Retreating to her record store, Tori is hunted by the robot Santa, which is now nearly fully stripped to its robotic endoskeleton. After being chased through the store and wounded, Tori sets a trashcan on fire to set off the sprinklers. The water short-circuits the robot Santa and causes it to explode, finally destroying it. An exhausted and bloody Tori leaves the store and collapses onto the street outside as Christmas morning begins, and starts to laugh hysterically.

== Cast ==
- Riley Dandy as Tori Tooms
- Sam Delich as Robbie Reynolds
- Jonah Ray Rodrigues as Jay
- Dora Madison as Lahna
- Jeremy Gardner as Officer Bobby Smith
- Jeff Daniel Phillips as Sheriff Monroe
- Abraham Benrubi as Santa Claus
- Kansas Bowling as Liddy Tooms
- Graham Skipper as Mike
- Joe Begos as Benny
- Josh Ethier as Larry
- Adam Dietrich as Officer Weston
- Elliott Gilbert II as Officer Davies
- Coen McClure as Neighbor Child
- Matt Mercer as Neighbor Dad
- Aerial Washington as Neighbor Mom

== Development ==
Begos came up with the idea for Christmas Bloody Christmas while pitching a remake of 1984's Silent Night, Deadly Night, suggesting that the murders could be perpetrated by a Terminator-esque android. The pitch was rejected for straying too far from the original film, however Begos continued developing the idea and wrote the movie script during the COVID-19 pandemic. Actor Abraham Benrubi was chosen to portray the killer Santa as Begos did not want it performed by a stuntman due to the differences in physique.
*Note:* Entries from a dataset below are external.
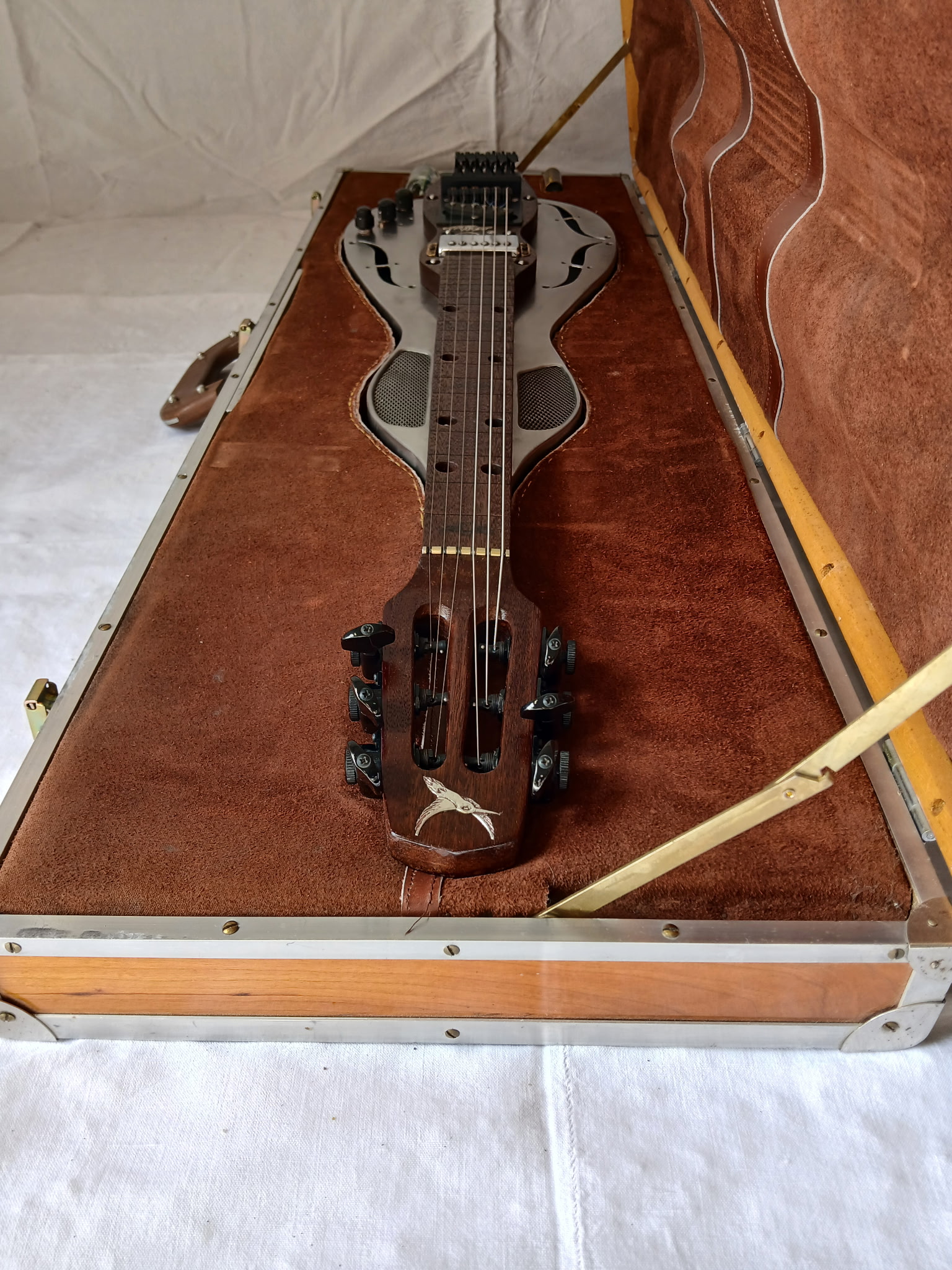 Silverwing — photo 17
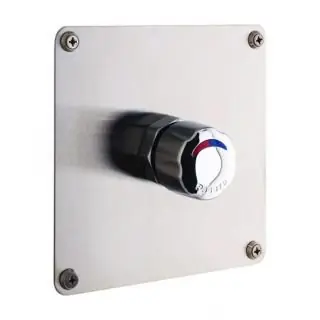 Presto Alpa B - Alpa BC - baterie sprchová (35941) (PT10103000) Premium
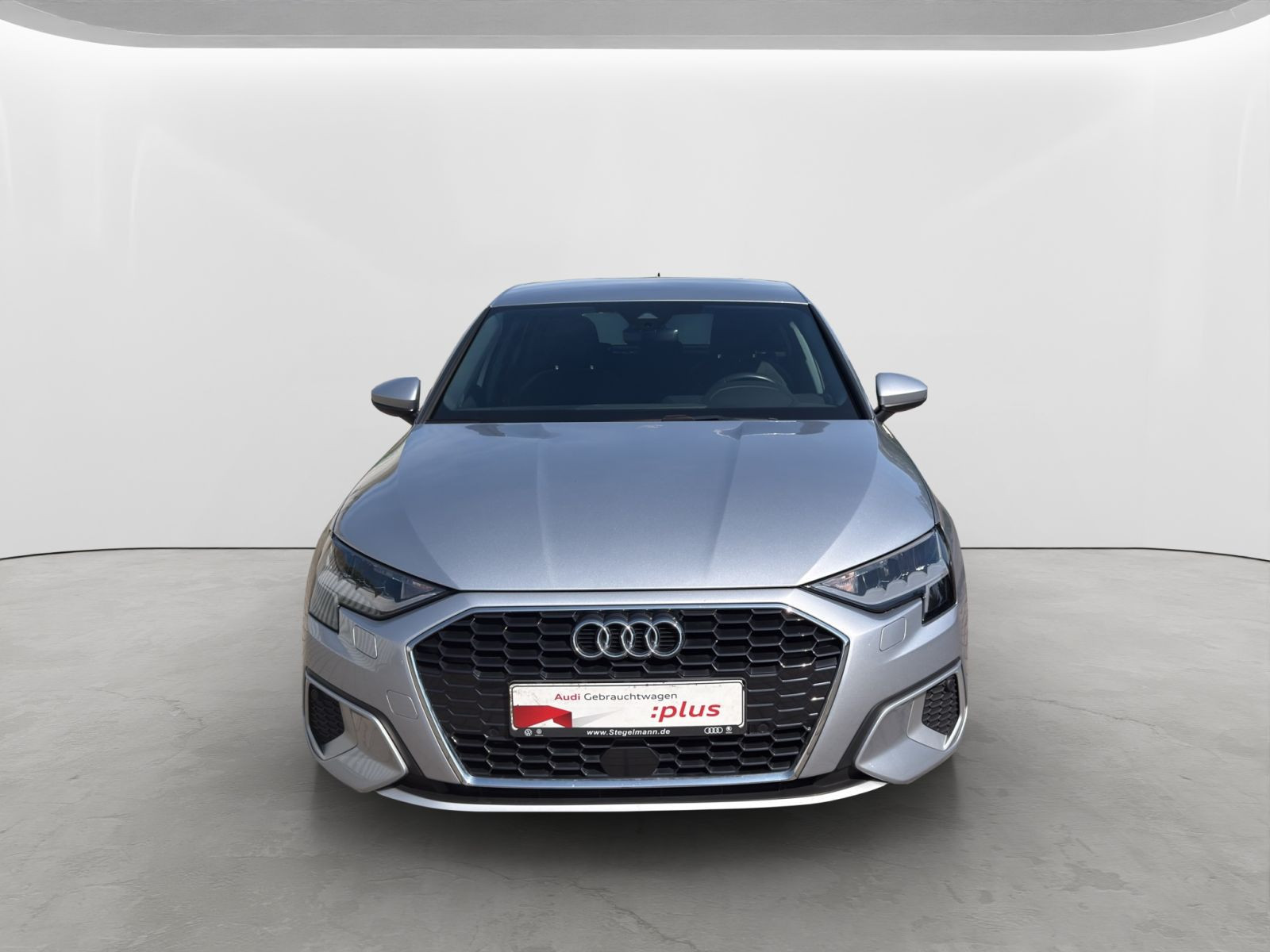 Audi - A3 Sportback_3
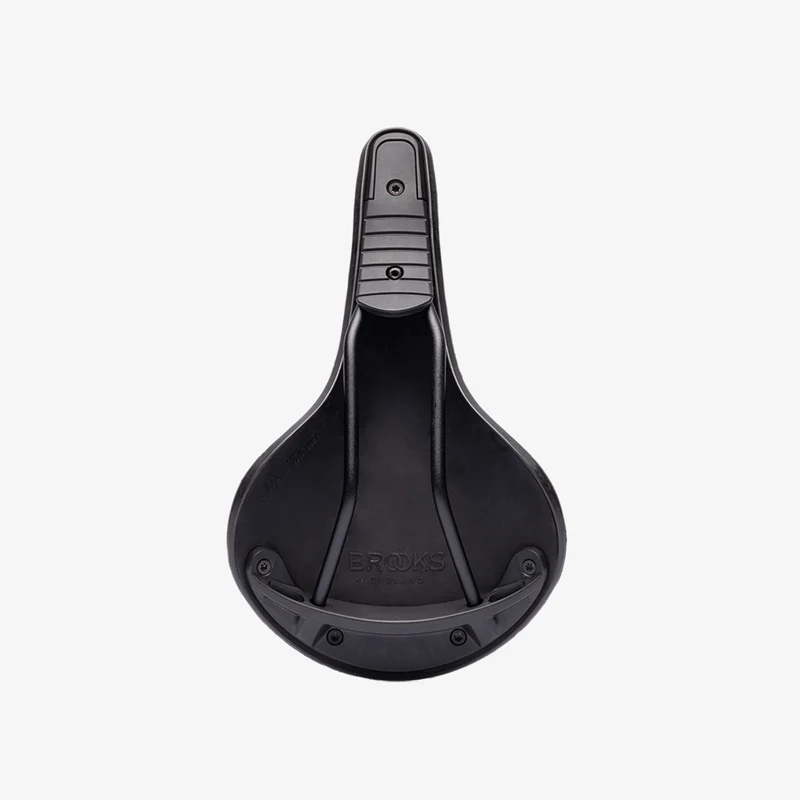 Selle BROOKS CAMBIUM C17 PORTER Noir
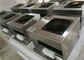Le double 200W durable creuse des rigoles le condensateur thermoélectrique de Peltier de déshumidificateur pour les systèmes de mesure automatisés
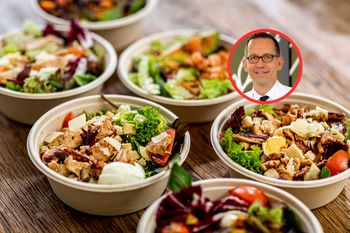 Tak dieta wpływa na pracę mózgu. Neurolog wyjaśnia, czego lepiej unikać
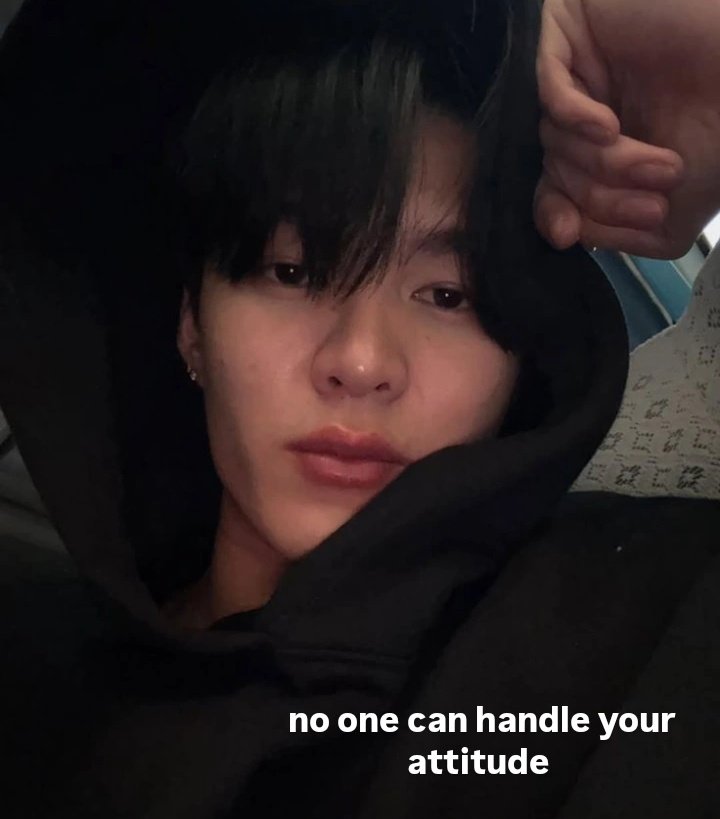 arcelynbx's tweet photo. #KratingMeen #TingMeen few tweets au🔞

“No one can handle your attitude”
by arce https://t.co/FuV1tZCtF2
The movie was filmed in Los Angeles and Placerville, California.

== Release ==
Christmas Bloody Christmas had a limited theatrical release on December 9, 2022, alongside its streaming premiere on Shudder.

== Reception ==
=== Box office ===
The film made $139,932 from 301 theaters in its opening weekend.

=== Critical response ===
On Rotten Tomatoes, the film holds an approval rating of 78% (Certified Fresh) based on 47 reviews, with an average rating of 6.3/10. The site's critics consensus reads: "Perhaps it isn't quite as much fun as a movie about a murderous robot Santa ought to be, but for fans of holiday horror, Christmas Bloody Christmas is still a gift." Metacritic, which uses a weighted average, assigned the film a score of 46 out of 100, based on eight critics, indicating "mixed or average" reviews.